What cluster size justifies nomad+consul?


I am trying to understand how all the pieces are fitting together. I am somewhat confused by the example given.

Nomads example shows 3 servers and 3 clients. Just looking at this, it doesn’t seem to be effective. If I have 6 servers, I don’t want to use half of them for controlling purposes. I feel like this starts only to make sense with a larger number of clients, given the fact that you need minimum 3 servers for proper leader election and HA.

Then If I wanted to use consul alongside, I would probably need 2-3 servers more. Meaning now I had 5-6 server with no production code running and 3 servers with production code running. Again, this doesn’t seem to be efficient.

So I wonder what number of clients would justify running nomad and consul as per recommendation?

Hi @bluebrown the diagrams on HashiCorp’s website are suitable for PROD environments.

For experiments (and to get familiar with) nomad+Consul clusters, in my opinion, you can start with a single server node. This single server node can be running the Consul Server and Nomad Server.

Again, what I am saying is for non-PROD. :slight_smile:

A decently sized server running Consul server and Nomad server (2 CPU 4 GB)/(4 CPU 8 GB) with adequately fast storage, should be able to cater to 50-100 client (compute) nodes, based on the amount of jobs you plan to run/experiment.

Once you are done experimenting, then you can expand the servers to 3 (still running Nomad Server and Consul Server on each server node).
If you then feel that the servers are not able to handle the load, then you can separate the Nomad Servers and the Consul Servers.

*** All of the above is strictly my opinion :grinning:


Hi Shanti,

thanks for your reply, However, I feel like you did not get to the point. I know i can run nomad on a single server, that is not the question. The question is about a production cluster and what size would justify to sacrifice minium 3 (bigger) servers. A total number of 6 servers is not enough in my opinion but who am I to give such a statement.

If iI tell my boss I need a server, he will ask why and what is the cost. I don’t think I can explain to him that I need 6 to 9 servers to run prod code on only 3.

So I think it should be at least something like 10-20 clients for 3 nomad and 2-3 consul server.

Disclaimer: I do not work for HashiCorp, so I was clarifying that everything is only my opinion and not the recommended practice as per docs.

You should choose what you are comfortable with, for your needs, technical and monetary.

From the original post it wasn’t clear where the confusion was, and hence was trying to show a step-by-step way.

For pricing, etc, it would be better to follow up with the HashiCorp Team.

Shantanu Gadgil

@bluebrown Run nomad clients on your nomad servers. :slight_smile:

This is not a good setup, but it’s a great one to get buy-in, and get everything started/running! Just manually set your cpu/memory limits lower than on the server+client mixes to allow the server daemons to run without issues.

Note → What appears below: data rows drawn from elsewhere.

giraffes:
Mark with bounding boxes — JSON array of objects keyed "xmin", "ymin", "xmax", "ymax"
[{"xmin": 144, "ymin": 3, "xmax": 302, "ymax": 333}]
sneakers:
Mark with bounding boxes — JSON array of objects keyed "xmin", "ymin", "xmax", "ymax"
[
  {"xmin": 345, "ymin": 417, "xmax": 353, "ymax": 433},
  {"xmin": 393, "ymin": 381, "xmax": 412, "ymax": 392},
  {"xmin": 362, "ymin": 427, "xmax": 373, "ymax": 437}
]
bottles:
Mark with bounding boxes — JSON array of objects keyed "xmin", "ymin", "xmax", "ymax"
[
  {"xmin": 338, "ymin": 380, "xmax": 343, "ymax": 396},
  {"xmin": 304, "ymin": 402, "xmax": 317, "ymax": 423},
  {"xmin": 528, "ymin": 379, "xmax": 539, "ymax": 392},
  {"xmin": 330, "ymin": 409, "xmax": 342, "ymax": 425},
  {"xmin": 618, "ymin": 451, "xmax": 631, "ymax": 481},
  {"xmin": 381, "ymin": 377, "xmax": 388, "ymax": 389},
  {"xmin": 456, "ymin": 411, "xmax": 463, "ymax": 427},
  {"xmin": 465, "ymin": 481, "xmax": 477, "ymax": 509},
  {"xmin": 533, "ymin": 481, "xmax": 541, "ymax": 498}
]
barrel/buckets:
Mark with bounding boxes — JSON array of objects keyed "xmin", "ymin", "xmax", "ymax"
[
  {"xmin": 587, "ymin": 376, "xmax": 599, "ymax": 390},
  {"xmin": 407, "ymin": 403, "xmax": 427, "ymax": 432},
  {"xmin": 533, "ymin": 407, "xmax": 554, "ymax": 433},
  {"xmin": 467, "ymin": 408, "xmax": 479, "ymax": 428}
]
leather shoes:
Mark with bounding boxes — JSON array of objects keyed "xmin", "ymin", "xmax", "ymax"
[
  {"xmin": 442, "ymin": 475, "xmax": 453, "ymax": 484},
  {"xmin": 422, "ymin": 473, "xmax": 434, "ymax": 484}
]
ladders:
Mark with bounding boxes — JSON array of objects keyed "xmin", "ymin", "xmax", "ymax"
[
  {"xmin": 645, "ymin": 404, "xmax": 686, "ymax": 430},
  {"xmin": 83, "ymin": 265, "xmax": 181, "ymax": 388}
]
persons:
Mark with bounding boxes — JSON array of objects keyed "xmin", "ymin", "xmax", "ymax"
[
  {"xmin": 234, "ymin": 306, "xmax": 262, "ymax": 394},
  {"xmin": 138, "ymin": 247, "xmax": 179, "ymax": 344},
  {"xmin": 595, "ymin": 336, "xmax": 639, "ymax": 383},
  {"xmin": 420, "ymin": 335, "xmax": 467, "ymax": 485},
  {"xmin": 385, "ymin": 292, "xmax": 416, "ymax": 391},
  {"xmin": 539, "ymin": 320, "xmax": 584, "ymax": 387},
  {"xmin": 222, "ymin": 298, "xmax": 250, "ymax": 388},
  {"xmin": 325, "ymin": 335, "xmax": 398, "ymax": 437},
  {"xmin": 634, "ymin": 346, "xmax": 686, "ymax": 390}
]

After everyone loves Nomad/Consul and you can add Vault into the mix you’ll be able to justify more hardware no sweat!

I would tend to discourage colocating Nomad servers and Clients except for in the most resource constrained proof of concept setups. Running your application workload on the same nodes as your Nomad servers could unexpectedly deprive them of necessary resources.

If I were looking at colocation of functions for a non-production cluster, I would consider colocating Vault, Nomad servers, and Consul servers, but keeping Nomad client nodes separate. While you will get some disk competition between Consul, Vault (if using integrated storage or more Consul activity if using Consul for storage), and Nomad, an errant workload will not have the possibility to create issues for the servers themselves.

Going below the recommended layout introduces more risk in failure cases, and can introduce cases that might be harder to debug. For example, using a Consul server as the Consul agent that Nomad talks to prevents that Nomad node from switching to a healthy instance if Consul itself becomes unwell. When you are using dedicated Consul agents (not ones running as servers), the client can potentially switch to a healthy instance in these cases

In my opinion, it is better to sacrifice power on your compute nodes than count for small deployments. For example, I have a lab of virtual machines that I run Nomad on for testing and development. It’s 12 instances; however, all of my Vault and Nomad servers run on 512mb of RAM and 1 VCPU. I have more RAM for Consul because I use it to back Vault, but I still only provide it with 1GB. Finally, my clients are scaled for some larger workloads so they have more vCPUs and RAM.

There are many opinions out there about how you can run smaller clusters; however, the way we describe fault tolerance and high availability around node failures is predicated on reducing the blast radius by minimizing the numbers of colocated services.